### How to complete this task
Everything from the line containing "Нормативные документы" through the end of the entries should be output exactly; nothing before it is wanted.

### Entries shown
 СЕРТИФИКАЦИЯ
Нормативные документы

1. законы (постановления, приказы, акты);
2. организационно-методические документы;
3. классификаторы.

### Written answer
Нормативные документы

1. законы (постановления, приказы, акты);
2. организационно-методические документы;
3. классификаторы.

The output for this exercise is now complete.